I do agree with you here, although perhaps the technique can be developed further.

Quote:
 Original post by Matt AufderheideAlso, since no true penumbra is created, i dont really see why you'd use this much power to blur the shadow like this. Just use a good PCF filter..with textured surfaces the shadow edge pixels are barely detectable. Frankly I'm not a big fan of VSM either for similar reasons, but its better than this in my opinion.

The big problem with PCF is once you start using it "properly" (i.e. filtering over the actual sample extents in texture space using ddx/ddy of the texture coordinates), it requires dynamic branching and gets very slow since these filter regions can get rather big. The more common "neighborhood sampled" PCF works in simple cases but really looks quite terrible in some pretty common cases that require anisotropic filtering, such as a first-person camera viewing shadows projected onto the ground. When compared to VSM/CSM with mipmapping PCF starts to look even worse (the video on that site demonstrates nicely what happens, even with PCF)... These poorly-filtered shadows were acceptable when we couldn't do any better, but those times have passed IMHO. The other big problem with PCF is biasing which gets unmanageable with large, dynamic filter sizes.

::::

(WHAT THIS EXERCISE ASKS)
1. Reproduce the shadow-filtering discussion starting with "The big problem" and going on through "dynamic filter sizes.", swapping "PCF" for "percentage-closer filtering".
2. Answer these questions from the shadow-filtering discussion:
(a) What does the quoted post suggest using instead of blurring the shadow?
(b) What does "properly" filtered PCF require that makes it very slow?
(c) What viewing case is given as one that needs anisotropic filtering?
3. Continue the shadow-filtering discussion from the point where it stops.
The material after this point stands apart from the shadow-filtering discussion.

(COLLECTED DATA)
::::

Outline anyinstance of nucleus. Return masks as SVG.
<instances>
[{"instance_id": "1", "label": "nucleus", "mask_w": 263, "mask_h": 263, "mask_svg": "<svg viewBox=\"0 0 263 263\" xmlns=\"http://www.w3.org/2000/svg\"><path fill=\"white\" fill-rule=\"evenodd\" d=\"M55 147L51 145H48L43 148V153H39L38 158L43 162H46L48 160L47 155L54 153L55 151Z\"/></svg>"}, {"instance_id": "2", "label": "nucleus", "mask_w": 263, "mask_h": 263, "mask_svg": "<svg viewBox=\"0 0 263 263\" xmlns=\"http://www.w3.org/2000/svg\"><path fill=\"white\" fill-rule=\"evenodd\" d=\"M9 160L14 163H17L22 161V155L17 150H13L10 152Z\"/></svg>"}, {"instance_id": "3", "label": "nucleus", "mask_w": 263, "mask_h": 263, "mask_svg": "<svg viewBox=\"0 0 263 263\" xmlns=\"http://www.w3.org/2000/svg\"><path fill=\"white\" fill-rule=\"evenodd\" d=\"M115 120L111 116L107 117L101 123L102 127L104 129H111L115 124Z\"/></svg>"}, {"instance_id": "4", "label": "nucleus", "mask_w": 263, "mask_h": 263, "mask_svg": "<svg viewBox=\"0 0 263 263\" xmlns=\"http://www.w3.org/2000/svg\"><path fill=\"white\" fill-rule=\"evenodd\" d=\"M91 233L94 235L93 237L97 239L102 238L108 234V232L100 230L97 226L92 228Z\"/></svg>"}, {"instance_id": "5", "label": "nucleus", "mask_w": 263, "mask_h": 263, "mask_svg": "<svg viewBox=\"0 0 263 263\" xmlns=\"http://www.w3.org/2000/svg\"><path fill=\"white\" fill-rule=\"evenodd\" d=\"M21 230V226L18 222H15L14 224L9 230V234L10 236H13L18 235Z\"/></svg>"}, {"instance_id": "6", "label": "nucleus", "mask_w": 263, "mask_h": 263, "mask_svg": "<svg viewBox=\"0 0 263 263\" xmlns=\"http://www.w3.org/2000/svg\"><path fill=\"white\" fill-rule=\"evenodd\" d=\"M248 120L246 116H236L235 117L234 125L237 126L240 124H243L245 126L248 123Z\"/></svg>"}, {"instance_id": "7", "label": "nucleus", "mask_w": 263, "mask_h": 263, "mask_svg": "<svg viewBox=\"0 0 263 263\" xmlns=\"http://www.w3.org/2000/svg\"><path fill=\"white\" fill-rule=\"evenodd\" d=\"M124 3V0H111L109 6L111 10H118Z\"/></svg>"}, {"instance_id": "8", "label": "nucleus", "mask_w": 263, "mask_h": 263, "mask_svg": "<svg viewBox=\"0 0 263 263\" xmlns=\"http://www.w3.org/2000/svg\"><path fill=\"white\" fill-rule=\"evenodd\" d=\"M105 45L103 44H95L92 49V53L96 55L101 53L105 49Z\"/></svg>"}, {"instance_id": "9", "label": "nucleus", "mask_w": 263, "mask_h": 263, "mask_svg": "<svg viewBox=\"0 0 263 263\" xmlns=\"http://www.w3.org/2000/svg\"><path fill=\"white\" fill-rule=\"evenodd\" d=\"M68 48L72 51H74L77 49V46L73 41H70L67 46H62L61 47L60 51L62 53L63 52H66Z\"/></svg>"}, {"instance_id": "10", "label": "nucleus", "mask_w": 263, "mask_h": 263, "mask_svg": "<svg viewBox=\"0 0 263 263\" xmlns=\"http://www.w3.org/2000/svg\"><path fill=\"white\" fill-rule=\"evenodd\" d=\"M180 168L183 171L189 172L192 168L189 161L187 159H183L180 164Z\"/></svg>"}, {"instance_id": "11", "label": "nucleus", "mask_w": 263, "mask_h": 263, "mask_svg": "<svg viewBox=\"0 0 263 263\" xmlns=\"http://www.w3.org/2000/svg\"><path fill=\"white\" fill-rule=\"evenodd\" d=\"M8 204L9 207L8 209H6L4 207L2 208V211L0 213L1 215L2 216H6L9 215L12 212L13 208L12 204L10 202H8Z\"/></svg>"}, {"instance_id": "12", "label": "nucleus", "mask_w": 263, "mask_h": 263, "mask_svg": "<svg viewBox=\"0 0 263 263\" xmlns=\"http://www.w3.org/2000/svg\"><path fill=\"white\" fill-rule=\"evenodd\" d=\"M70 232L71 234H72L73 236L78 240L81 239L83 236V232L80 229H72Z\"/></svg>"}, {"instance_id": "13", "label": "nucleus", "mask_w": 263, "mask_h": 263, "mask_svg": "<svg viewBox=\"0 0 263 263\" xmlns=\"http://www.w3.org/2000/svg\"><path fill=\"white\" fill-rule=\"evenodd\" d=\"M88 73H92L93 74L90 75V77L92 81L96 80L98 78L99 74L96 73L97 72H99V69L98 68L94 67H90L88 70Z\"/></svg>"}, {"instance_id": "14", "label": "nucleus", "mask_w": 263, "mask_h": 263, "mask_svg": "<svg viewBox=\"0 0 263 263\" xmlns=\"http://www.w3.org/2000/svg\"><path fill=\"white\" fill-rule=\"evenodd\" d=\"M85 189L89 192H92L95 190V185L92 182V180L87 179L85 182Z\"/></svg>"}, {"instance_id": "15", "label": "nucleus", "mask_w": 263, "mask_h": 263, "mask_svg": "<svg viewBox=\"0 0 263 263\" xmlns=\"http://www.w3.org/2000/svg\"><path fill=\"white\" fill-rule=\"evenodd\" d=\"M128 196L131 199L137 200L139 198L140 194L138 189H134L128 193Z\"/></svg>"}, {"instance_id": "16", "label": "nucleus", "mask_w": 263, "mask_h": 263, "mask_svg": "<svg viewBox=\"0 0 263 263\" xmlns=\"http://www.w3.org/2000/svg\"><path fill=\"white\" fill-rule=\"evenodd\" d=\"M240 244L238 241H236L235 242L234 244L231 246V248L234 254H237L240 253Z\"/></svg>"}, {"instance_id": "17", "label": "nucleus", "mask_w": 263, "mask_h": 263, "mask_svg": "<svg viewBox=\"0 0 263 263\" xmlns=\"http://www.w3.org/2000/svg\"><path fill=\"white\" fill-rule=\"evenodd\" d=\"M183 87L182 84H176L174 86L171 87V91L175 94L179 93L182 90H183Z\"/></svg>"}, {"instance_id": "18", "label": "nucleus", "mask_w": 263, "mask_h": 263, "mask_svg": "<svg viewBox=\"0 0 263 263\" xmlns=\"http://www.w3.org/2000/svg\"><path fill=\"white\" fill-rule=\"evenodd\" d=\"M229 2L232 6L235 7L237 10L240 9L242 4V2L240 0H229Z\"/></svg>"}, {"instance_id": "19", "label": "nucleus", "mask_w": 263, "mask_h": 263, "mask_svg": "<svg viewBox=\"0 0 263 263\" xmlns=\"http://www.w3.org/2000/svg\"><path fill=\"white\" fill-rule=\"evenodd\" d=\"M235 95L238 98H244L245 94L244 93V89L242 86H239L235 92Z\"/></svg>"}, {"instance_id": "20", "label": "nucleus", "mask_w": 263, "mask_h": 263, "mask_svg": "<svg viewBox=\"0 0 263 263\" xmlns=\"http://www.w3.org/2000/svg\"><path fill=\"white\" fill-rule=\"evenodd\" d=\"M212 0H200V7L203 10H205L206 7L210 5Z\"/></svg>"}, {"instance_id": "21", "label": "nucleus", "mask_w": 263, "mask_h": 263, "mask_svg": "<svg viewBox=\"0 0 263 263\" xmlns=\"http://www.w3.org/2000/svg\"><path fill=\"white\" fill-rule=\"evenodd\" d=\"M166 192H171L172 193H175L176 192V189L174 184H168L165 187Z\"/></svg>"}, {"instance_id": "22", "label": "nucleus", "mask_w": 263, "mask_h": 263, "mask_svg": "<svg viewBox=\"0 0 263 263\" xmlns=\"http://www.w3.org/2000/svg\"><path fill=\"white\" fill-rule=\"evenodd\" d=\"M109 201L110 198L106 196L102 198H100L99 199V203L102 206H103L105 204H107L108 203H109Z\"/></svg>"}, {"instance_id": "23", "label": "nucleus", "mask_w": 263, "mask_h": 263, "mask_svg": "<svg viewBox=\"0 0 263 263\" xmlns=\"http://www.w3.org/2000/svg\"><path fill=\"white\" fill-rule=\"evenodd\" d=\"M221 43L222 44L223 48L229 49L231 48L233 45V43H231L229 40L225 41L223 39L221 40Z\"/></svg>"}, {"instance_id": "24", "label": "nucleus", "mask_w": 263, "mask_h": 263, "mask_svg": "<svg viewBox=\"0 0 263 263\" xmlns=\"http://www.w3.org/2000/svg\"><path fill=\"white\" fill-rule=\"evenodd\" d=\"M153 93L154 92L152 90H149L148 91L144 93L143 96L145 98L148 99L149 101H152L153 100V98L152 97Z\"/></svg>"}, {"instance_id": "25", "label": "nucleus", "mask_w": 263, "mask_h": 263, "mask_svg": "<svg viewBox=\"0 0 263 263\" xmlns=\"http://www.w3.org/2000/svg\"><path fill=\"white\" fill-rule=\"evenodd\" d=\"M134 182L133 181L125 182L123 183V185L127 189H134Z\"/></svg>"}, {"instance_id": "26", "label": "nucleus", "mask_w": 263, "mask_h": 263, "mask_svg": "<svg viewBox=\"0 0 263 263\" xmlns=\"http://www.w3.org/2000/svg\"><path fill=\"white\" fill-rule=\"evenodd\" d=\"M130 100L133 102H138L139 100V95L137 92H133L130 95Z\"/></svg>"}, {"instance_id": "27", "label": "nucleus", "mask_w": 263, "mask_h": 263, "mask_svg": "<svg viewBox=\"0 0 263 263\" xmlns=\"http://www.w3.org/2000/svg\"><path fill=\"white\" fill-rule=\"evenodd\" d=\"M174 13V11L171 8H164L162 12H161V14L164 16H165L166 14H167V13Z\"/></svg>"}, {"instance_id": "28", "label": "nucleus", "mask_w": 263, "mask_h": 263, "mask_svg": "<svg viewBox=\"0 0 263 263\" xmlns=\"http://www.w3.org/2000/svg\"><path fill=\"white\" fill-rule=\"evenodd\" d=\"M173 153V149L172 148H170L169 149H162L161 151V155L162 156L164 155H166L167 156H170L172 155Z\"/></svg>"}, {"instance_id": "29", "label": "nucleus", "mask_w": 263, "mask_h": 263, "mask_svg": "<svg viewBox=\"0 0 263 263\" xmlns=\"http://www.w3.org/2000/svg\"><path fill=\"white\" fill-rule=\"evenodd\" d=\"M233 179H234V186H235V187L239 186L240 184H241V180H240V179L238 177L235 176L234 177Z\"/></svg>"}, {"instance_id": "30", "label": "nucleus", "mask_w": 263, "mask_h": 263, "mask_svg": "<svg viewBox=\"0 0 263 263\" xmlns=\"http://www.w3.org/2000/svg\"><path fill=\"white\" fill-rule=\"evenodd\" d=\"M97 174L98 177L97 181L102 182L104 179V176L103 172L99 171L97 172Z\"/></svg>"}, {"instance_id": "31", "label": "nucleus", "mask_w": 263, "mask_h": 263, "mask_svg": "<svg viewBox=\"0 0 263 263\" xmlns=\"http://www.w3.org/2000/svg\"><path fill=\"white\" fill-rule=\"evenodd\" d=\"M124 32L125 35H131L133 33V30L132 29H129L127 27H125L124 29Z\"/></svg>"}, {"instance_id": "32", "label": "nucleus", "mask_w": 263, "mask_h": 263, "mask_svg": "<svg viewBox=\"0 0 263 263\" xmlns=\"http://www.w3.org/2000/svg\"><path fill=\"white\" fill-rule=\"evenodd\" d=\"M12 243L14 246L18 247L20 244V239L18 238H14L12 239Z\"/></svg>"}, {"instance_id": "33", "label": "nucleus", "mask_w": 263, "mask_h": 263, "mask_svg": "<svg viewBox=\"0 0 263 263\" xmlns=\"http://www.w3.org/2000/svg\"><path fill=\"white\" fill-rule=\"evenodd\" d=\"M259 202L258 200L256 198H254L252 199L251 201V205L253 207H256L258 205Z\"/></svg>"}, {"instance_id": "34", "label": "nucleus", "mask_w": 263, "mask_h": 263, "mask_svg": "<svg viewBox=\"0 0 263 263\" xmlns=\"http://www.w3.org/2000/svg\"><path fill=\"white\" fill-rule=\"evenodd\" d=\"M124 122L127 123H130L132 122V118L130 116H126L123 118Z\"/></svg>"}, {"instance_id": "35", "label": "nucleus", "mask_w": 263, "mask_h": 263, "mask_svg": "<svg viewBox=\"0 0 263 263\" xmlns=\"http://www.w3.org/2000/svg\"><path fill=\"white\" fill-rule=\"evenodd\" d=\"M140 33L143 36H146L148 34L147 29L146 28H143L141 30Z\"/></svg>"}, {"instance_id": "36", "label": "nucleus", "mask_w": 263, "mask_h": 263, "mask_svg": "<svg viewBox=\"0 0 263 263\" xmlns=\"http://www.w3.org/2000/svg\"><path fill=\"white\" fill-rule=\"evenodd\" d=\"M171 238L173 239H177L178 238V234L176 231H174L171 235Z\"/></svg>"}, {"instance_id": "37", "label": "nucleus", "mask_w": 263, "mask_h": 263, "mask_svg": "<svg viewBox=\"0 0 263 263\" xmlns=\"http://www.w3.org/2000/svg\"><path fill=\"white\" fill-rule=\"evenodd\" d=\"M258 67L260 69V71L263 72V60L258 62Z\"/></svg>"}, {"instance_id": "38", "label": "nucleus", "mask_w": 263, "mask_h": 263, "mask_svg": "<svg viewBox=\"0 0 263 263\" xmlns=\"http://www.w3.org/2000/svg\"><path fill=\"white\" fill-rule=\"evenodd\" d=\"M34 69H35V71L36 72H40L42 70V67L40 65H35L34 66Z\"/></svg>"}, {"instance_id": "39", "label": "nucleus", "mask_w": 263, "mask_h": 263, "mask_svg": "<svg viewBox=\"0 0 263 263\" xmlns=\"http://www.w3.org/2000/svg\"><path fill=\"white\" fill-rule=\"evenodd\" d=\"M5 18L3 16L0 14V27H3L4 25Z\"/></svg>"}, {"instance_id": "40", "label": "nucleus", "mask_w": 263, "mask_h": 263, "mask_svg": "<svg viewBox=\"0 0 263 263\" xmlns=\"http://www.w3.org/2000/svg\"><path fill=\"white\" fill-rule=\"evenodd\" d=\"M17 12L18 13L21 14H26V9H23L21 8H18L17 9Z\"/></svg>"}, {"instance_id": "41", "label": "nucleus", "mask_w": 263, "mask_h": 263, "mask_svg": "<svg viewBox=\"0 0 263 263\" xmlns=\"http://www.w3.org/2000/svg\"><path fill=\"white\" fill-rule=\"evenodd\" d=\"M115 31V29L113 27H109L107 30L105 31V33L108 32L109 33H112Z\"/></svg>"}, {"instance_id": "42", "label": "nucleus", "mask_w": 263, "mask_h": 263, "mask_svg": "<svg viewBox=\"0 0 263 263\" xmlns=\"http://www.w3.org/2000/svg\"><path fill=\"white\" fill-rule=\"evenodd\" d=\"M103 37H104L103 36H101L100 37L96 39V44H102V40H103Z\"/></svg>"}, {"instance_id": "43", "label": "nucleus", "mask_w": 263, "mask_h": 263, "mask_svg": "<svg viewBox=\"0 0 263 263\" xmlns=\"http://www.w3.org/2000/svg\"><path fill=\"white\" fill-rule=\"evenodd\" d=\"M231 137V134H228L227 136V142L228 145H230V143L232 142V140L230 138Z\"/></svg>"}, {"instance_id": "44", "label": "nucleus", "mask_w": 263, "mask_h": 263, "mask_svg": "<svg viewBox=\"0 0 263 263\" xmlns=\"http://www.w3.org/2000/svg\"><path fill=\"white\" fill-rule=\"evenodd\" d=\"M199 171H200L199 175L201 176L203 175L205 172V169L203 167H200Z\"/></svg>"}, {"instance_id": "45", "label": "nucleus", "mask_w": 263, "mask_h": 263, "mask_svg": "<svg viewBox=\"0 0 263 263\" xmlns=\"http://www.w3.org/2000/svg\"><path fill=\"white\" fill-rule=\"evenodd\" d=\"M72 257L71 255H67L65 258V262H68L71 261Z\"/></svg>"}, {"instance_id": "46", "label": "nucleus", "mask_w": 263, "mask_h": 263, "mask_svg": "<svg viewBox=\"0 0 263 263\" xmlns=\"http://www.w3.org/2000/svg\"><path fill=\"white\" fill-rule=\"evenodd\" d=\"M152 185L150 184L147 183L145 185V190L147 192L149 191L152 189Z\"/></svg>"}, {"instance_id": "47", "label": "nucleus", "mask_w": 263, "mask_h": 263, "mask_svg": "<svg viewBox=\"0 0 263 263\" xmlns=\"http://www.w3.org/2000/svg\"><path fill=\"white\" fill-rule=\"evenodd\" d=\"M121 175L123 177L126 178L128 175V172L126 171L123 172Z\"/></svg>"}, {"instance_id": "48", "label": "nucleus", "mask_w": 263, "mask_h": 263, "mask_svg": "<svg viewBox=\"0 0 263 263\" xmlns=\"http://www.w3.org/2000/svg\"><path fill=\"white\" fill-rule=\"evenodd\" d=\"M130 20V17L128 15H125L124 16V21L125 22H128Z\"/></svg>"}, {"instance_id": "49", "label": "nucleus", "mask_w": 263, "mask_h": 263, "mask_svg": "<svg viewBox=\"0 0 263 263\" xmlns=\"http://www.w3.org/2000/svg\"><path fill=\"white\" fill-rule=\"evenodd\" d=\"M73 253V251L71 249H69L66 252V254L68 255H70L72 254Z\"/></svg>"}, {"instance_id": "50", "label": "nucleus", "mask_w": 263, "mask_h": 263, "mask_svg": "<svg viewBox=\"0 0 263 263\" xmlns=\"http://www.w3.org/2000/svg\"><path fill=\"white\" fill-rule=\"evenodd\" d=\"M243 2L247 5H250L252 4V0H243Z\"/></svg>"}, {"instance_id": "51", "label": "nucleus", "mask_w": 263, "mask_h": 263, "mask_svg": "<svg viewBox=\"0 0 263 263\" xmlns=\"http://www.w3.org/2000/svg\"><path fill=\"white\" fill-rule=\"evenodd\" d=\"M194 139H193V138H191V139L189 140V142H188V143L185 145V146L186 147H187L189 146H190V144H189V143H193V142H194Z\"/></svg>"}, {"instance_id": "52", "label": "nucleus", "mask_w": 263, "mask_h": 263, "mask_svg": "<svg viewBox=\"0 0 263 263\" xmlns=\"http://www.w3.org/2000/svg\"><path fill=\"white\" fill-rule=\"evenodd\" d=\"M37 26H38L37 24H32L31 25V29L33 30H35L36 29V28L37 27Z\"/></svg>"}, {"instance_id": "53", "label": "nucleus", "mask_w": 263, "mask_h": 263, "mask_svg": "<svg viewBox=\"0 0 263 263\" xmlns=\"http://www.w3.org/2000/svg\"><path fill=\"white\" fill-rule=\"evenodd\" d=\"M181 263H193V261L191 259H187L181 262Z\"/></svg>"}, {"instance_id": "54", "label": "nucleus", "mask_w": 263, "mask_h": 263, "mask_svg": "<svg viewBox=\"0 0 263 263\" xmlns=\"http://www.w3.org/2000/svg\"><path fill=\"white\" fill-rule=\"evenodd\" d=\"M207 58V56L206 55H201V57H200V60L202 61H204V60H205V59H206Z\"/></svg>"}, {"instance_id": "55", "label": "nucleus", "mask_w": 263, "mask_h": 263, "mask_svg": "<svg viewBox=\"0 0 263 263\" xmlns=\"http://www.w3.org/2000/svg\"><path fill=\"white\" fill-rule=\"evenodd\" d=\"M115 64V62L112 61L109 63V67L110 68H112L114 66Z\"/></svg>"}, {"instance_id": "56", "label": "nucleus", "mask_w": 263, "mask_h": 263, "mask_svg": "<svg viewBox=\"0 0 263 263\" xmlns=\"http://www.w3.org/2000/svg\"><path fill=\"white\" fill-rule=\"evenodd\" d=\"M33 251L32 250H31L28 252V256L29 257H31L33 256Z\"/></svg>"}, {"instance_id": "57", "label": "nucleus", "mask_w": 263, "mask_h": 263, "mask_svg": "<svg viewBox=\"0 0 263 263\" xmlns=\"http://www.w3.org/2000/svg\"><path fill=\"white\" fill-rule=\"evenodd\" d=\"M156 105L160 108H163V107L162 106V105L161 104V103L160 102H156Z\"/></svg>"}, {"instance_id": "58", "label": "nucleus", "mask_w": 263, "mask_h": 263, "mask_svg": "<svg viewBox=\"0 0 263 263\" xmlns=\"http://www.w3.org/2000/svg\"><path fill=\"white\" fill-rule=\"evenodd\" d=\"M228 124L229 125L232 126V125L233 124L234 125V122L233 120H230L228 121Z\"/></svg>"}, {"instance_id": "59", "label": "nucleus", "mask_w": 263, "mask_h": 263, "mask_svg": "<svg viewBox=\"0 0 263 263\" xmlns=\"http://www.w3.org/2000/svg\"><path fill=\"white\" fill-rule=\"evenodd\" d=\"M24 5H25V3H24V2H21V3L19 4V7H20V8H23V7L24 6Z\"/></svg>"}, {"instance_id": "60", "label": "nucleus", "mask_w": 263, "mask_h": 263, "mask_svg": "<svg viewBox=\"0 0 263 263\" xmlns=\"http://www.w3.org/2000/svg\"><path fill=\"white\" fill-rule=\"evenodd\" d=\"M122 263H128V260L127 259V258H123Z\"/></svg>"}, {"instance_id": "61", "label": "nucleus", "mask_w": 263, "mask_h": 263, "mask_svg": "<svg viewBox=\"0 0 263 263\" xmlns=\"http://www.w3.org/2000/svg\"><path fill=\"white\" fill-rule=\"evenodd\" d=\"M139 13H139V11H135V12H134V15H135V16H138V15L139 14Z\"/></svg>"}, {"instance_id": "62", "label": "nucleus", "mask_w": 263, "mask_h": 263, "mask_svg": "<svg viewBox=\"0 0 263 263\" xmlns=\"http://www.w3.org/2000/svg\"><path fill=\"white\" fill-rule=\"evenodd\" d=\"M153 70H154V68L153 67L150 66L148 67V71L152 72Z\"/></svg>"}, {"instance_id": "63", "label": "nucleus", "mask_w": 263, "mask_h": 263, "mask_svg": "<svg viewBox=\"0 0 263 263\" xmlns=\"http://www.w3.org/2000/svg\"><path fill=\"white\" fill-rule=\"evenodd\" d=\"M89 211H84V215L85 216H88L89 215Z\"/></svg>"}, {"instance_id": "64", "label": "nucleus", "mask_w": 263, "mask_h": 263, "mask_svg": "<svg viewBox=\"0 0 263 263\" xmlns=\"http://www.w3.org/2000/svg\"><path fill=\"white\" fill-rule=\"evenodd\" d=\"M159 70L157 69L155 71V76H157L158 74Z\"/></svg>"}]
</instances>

::::

(ANSWERS TO THE EXERCISE)
1.
The big problem with percentage-closer filtering is once you start using it "properly" (i.e. filtering over the actual sample extents in texture space using ddx/ddy of the texture coordinates), it requires dynamic branching and gets very slow since these filter regions can get rather big. The more common "neighborhood sampled" percentage-closer filtering works in simple cases but really looks quite terrible in some pretty common cases that require anisotropic filtering, such as a first-person camera viewing shadows projected onto the ground. When compared to VSM/CSM with mipmapping percentage-closer filtering starts to look even worse (the video on that site demonstrates nicely what happens, even with percentage-closer filtering)... These poorly-filtered shadows were acceptable when we couldn't do any better, but those times have passed IMHO. The other big problem with percentage-closer filtering is biasing which gets unmanageable with large, dynamic filter sizes.

2.
(a) A good PCF filter.
(b) Dynamic branching.
(c) A first-person camera viewing shadows projected onto the ground.

3.
Anyways I'm happy that people are still researching on this front as "stock PCF" is pretty unacceptable moving forward IMHO - it just scales terribly and if you avoid the poor scaling you must make a significant sacrifice to image quality. I don't think CSM (or even VSM) is the "final answer", but I would not be surprised if a killer robust, probably-adaptive algorithm emerges based on the same ideas.

##### Share on other sites
Quote:
 Original post by HellRaiZerWhen the D32F shadowmap is used the shader seems to use it as a regular shadow map (a simple shadow2DProj). I don't know if this is the correct way (i haven't read the paper to be honest). The only shader which uses the shadow map is this:

From a glance, that looks almost like the standard PCF filter - did you set it to "CSM" before intercepting this stuff (for some reason the default mode is PCF)?

##### Share on other sites
Quote:
 From a glance, that looks almost like the standard PCF filter - did you set it to "CSM" before intercepting this stuff (for some reason the default mode is PCF)?

Oops... Sorry for that. You are right. I forgot about the CSM option.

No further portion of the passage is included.